> Provided material

--- begin ---

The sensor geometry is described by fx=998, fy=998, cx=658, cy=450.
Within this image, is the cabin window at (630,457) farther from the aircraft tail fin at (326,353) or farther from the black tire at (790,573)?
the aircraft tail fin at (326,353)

--- end ---
--- begin ---

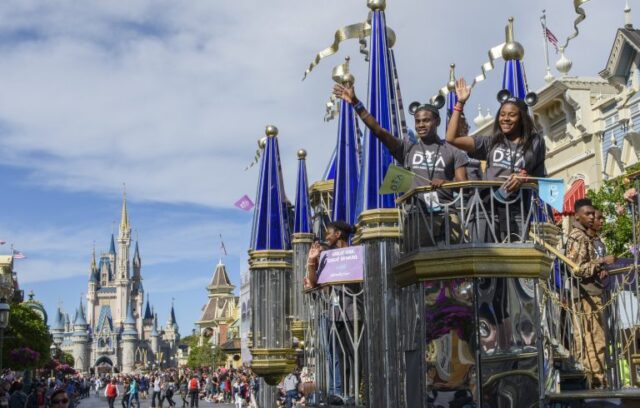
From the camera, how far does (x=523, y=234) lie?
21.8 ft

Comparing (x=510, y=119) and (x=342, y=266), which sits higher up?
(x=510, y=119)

--- end ---
--- begin ---

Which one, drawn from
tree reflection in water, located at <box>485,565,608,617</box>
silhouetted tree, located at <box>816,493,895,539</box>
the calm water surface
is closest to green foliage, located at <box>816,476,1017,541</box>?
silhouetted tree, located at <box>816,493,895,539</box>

--- end ---

Display each line of the material above in which the word "aircraft" appears.

Within this image, is the cabin window at (630,457) farther from the aircraft tail fin at (326,353) or farther from the black tire at (790,573)?
the aircraft tail fin at (326,353)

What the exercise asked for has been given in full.